== Material shown ==
╔══

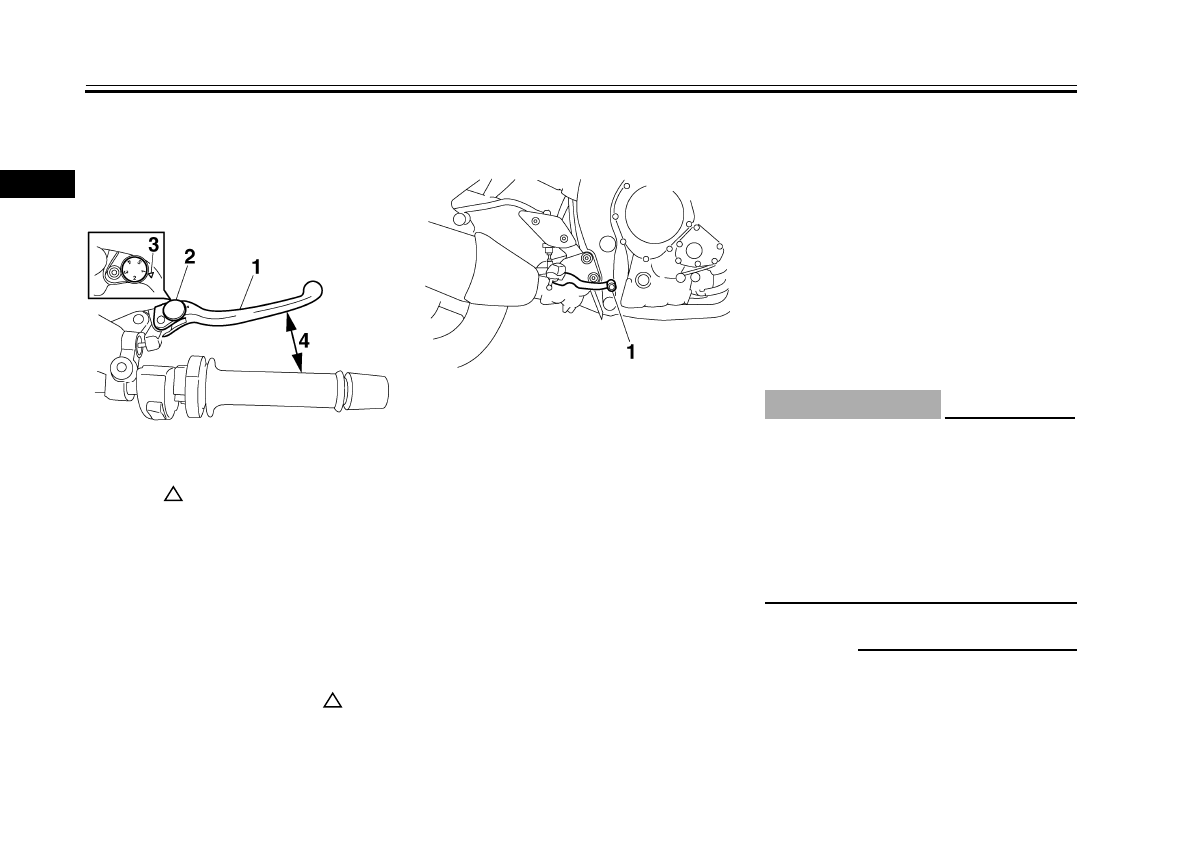 3
2
1
4
1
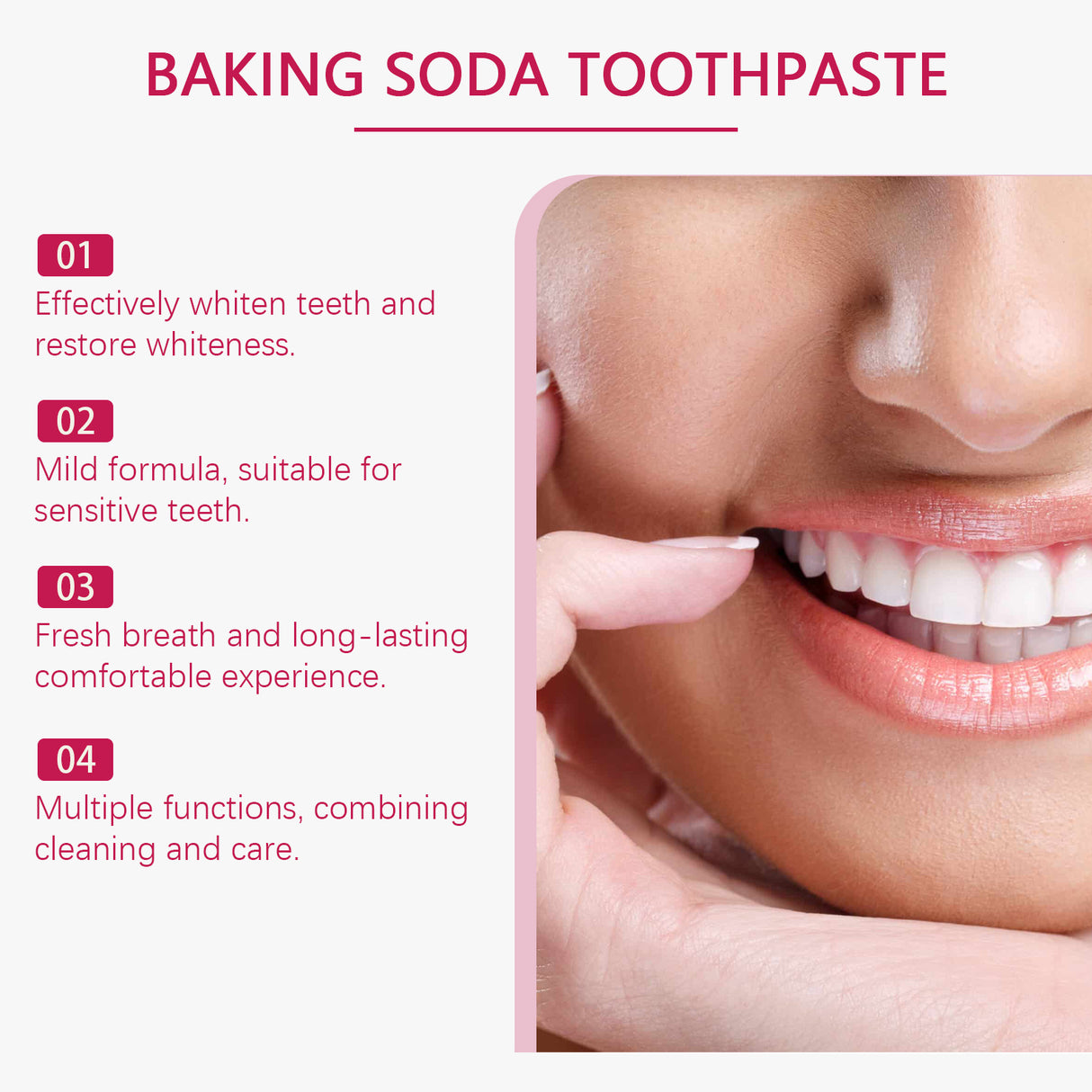 BAKING SODA TOOTHPASTE

01
Effectively whiten teeth and restore whiteness.

02
Mild formula, suitable for sensitive teeth.

03
Fresh breath and long-lasting comfortable experience.

04
Multiple functions, combining cleaning and care.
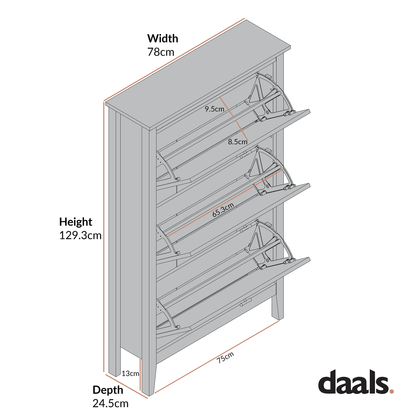 Width
78cm

9.5cm

8.5cm

65.3cm

Height
129.3cm

75cm

13cm

Depth
24.5cm

daals.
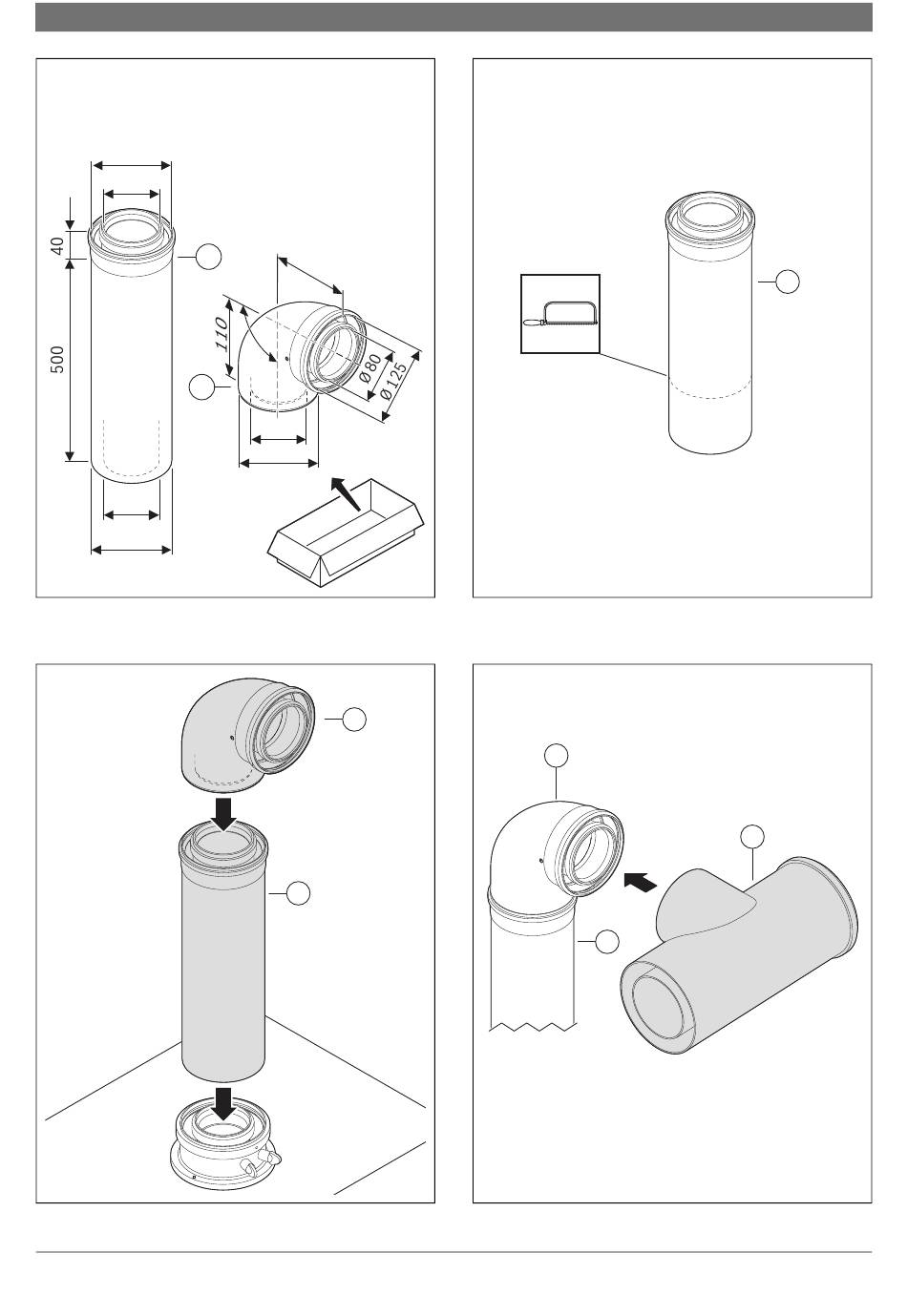 40

500

110

Ø80

Ø125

╚══

== Task ==
Output the material above exactly as written and drop any images it holds.

== Answer section ==
 3
2
1
4
1
 BAKING SODA TOOTHPASTE

01
Effectively whiten teeth and restore whiteness.

02
Mild formula, suitable for sensitive teeth.

03
Fresh breath and long-lasting comfortable experience.

04
Multiple functions, combining cleaning and care.
 Width
78cm

9.5cm

8.5cm

65.3cm

Height
129.3cm

75cm

13cm

Depth
24.5cm

daals.
 40

500

110

Ø80

Ø125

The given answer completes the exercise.